■ **Problem requirements**
Copy only the lines from the one containing "What distance do" through the final line of the records below, exactly as written, with no pictures.

■ **Task data**
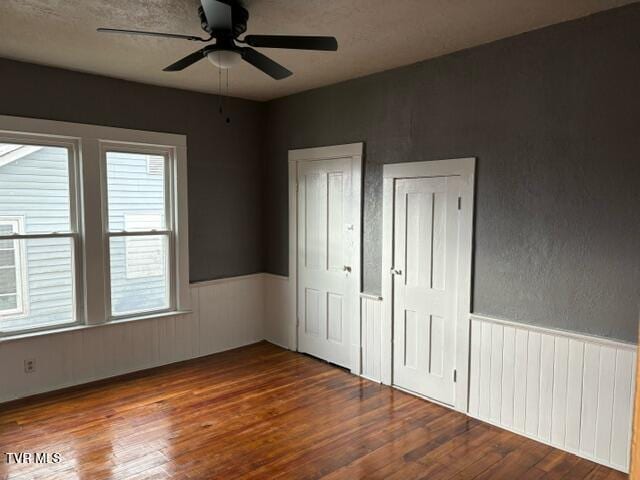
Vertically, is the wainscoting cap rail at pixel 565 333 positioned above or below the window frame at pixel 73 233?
below

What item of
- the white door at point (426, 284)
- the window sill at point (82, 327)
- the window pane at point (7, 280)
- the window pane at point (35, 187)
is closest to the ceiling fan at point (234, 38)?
the white door at point (426, 284)

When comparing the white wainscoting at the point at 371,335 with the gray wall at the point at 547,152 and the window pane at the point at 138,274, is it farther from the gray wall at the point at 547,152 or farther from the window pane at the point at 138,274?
the window pane at the point at 138,274

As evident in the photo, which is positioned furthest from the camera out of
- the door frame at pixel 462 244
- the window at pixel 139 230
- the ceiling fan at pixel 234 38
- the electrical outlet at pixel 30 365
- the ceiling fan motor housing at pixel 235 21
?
the window at pixel 139 230

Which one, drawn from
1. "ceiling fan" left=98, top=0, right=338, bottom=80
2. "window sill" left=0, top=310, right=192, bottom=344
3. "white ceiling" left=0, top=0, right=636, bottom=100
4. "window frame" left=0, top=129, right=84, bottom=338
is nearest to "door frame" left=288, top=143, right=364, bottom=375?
"white ceiling" left=0, top=0, right=636, bottom=100

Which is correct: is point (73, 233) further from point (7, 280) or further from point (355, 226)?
point (355, 226)

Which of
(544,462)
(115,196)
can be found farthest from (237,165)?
(544,462)

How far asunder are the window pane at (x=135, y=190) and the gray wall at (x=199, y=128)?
0.29 metres

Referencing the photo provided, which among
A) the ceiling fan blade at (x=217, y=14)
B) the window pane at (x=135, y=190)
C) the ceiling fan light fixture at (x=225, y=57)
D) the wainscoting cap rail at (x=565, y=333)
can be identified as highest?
the ceiling fan blade at (x=217, y=14)

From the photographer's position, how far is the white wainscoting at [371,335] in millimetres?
4211

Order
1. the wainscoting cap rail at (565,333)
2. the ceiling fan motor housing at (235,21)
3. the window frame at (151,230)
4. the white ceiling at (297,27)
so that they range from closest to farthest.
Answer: the ceiling fan motor housing at (235,21) → the white ceiling at (297,27) → the wainscoting cap rail at (565,333) → the window frame at (151,230)

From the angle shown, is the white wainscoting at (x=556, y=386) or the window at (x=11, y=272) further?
the window at (x=11, y=272)

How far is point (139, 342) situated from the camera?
448cm

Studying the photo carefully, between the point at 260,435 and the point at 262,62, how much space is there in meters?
2.39

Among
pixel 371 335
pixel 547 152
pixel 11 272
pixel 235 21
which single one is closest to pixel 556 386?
pixel 547 152
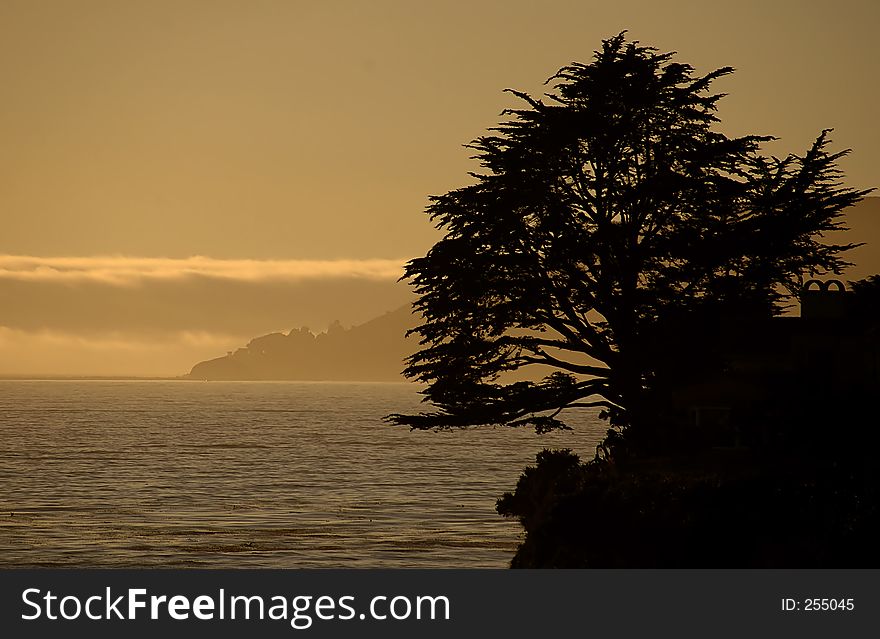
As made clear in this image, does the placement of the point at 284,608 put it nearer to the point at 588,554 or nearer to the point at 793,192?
the point at 588,554

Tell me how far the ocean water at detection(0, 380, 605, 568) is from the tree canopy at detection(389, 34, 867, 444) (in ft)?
32.4

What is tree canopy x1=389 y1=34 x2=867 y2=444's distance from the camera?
4456cm

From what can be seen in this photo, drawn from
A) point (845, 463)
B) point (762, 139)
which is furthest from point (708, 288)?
point (845, 463)

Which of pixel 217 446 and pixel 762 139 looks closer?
pixel 762 139

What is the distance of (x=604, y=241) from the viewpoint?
44.8 meters

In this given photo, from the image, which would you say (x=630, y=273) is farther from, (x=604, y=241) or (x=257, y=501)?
(x=257, y=501)

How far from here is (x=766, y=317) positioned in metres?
44.8

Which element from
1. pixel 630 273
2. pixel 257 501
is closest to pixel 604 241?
pixel 630 273

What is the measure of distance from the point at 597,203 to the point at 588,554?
15.7 m

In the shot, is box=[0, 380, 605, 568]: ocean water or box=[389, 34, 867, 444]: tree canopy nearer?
box=[389, 34, 867, 444]: tree canopy

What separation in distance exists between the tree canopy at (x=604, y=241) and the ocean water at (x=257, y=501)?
9.89 m

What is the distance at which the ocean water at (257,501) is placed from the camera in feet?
186

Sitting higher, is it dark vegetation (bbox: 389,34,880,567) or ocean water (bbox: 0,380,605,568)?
dark vegetation (bbox: 389,34,880,567)

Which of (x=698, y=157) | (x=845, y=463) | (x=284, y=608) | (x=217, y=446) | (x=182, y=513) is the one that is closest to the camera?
(x=284, y=608)
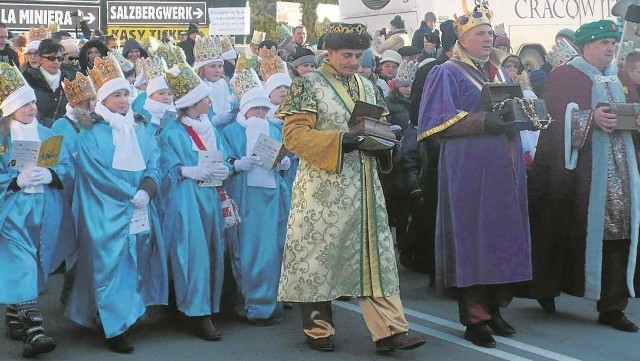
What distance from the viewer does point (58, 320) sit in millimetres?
8094

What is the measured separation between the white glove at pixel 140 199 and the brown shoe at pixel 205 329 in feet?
2.82

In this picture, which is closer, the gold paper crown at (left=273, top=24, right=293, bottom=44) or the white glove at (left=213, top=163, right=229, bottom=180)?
the white glove at (left=213, top=163, right=229, bottom=180)

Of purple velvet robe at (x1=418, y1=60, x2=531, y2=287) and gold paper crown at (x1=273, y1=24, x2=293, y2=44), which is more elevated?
gold paper crown at (x1=273, y1=24, x2=293, y2=44)

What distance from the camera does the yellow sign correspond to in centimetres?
1872

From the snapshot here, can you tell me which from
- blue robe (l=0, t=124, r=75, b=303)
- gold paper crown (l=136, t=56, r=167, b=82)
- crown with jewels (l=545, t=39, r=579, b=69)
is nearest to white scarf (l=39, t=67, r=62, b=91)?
gold paper crown (l=136, t=56, r=167, b=82)

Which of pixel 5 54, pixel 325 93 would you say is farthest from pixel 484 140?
pixel 5 54

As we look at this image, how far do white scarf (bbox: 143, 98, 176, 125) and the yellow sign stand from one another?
32.8ft

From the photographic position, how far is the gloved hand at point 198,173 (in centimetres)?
751

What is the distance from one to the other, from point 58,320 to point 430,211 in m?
2.98

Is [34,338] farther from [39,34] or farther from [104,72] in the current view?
[39,34]

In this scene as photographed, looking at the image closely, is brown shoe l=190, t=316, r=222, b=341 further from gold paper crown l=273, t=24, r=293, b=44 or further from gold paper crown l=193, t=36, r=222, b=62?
gold paper crown l=273, t=24, r=293, b=44

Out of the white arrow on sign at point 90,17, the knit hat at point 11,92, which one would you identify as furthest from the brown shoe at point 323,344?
the white arrow on sign at point 90,17

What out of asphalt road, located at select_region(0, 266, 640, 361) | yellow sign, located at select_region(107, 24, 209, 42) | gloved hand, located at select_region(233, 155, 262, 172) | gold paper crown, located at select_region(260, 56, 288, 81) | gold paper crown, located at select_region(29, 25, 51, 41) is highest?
yellow sign, located at select_region(107, 24, 209, 42)

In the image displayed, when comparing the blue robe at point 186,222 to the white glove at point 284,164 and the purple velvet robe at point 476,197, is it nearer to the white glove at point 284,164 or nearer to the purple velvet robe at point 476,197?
the white glove at point 284,164
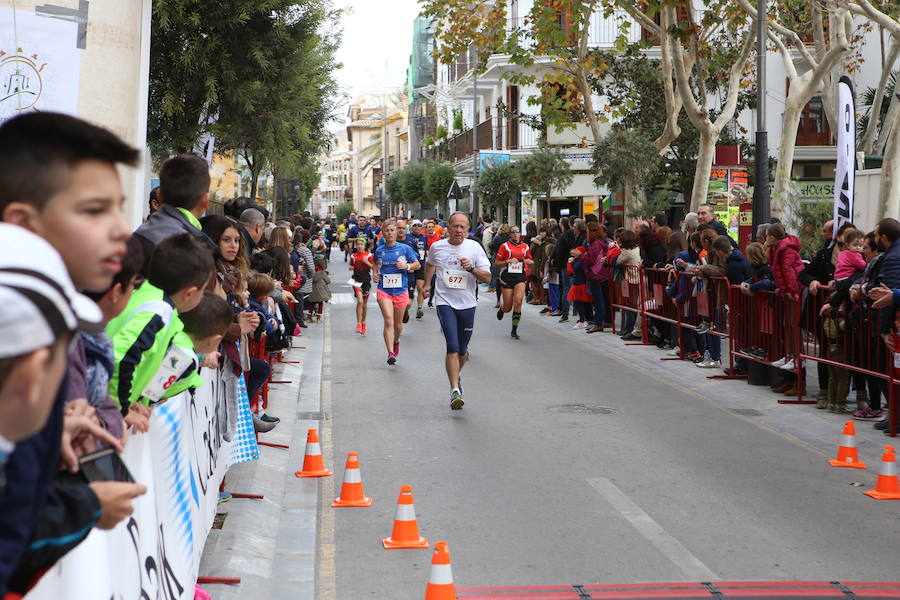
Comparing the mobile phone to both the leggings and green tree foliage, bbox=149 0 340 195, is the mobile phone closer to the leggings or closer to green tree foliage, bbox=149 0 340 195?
the leggings

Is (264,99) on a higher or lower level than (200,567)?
higher

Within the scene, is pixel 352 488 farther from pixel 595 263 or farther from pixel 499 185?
pixel 499 185

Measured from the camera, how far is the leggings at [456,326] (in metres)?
11.7

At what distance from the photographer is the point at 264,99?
15.7m

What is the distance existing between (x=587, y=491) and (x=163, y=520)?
4.10 meters

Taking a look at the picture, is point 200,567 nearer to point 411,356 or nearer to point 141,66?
point 141,66

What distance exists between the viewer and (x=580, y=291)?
20.8 meters

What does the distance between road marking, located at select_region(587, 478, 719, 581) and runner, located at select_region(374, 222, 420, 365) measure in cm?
737

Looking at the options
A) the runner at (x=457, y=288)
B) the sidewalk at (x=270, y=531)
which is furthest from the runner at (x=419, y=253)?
the sidewalk at (x=270, y=531)

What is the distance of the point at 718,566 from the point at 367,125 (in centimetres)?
15796

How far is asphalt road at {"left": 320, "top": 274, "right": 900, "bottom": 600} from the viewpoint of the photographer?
20.3ft

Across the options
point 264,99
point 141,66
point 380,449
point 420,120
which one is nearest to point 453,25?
point 264,99

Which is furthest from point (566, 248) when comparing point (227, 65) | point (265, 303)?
point (265, 303)

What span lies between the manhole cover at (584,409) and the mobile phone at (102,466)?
8838 mm
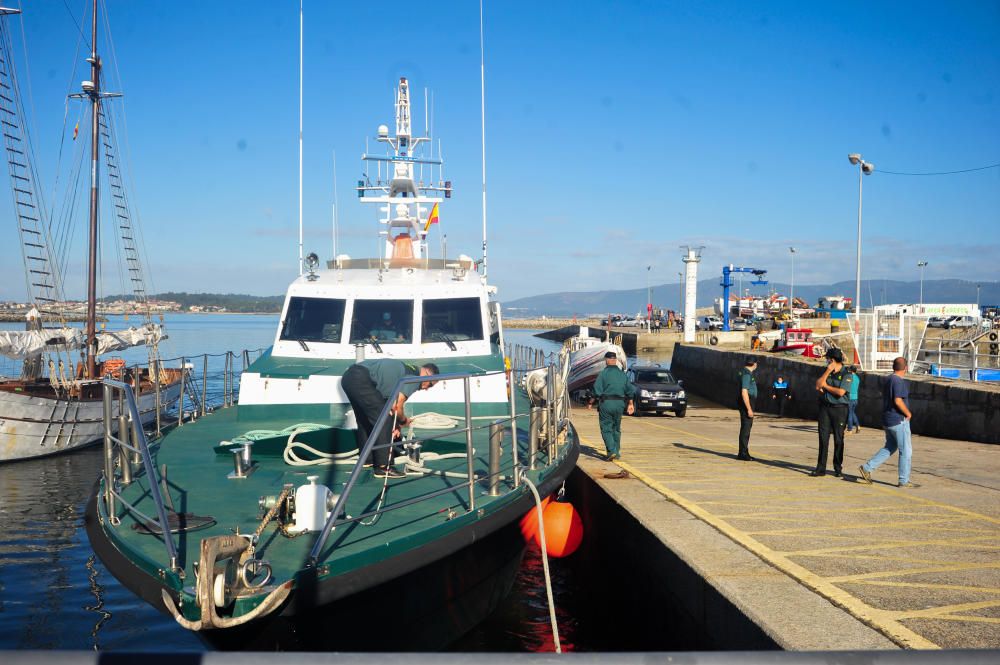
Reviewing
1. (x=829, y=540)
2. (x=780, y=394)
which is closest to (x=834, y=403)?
(x=829, y=540)

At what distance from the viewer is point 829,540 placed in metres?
6.83

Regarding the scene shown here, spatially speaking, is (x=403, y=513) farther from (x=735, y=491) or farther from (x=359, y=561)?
(x=735, y=491)

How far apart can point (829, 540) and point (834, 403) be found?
3.65 metres

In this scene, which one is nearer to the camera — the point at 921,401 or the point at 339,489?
the point at 339,489

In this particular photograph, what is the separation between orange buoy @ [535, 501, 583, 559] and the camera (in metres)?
8.34

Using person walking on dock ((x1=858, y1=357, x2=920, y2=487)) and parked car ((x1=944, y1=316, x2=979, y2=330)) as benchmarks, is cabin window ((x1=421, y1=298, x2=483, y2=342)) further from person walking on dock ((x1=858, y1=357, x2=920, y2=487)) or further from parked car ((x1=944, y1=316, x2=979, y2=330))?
parked car ((x1=944, y1=316, x2=979, y2=330))

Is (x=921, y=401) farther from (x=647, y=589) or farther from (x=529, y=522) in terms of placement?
(x=529, y=522)

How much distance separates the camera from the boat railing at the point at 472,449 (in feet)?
15.1

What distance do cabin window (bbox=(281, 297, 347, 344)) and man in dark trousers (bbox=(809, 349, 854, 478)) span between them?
6322 mm

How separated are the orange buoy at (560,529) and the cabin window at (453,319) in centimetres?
298

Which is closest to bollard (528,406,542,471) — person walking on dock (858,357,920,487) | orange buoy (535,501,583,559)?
orange buoy (535,501,583,559)

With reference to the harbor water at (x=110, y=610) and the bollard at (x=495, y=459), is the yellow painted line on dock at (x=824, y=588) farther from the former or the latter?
the bollard at (x=495, y=459)

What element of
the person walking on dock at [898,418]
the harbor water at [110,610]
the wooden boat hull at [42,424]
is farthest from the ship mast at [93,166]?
the person walking on dock at [898,418]

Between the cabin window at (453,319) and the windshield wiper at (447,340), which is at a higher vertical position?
the cabin window at (453,319)
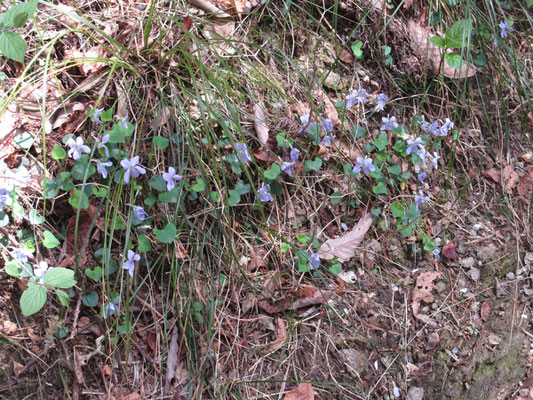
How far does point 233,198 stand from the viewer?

■ **Task output**
What distance do cabin window (bbox=(281, 297, 347, 344)) and man in dark trousers (bbox=(809, 349, 854, 478)) span between them?
6322 mm

How separated are the orange buoy at (560,529) and the cabin window at (453,319) in centimetres?
298

Which is closest to bollard (528,406,542,471) — person walking on dock (858,357,920,487) | orange buoy (535,501,583,559)?
orange buoy (535,501,583,559)

With reference to the harbor water at (x=110, y=610) and the bollard at (x=495, y=459), is the yellow painted line on dock at (x=824, y=588) farther from the former or the latter?
the bollard at (x=495, y=459)

What element of
the person walking on dock at [898,418]
the harbor water at [110,610]
the wooden boat hull at [42,424]
is farthest from the ship mast at [93,166]?
the person walking on dock at [898,418]

Between the cabin window at (453,319) and the windshield wiper at (447,340), which is at a higher vertical position?
the cabin window at (453,319)
How far does point 233,198 stand from the viewer?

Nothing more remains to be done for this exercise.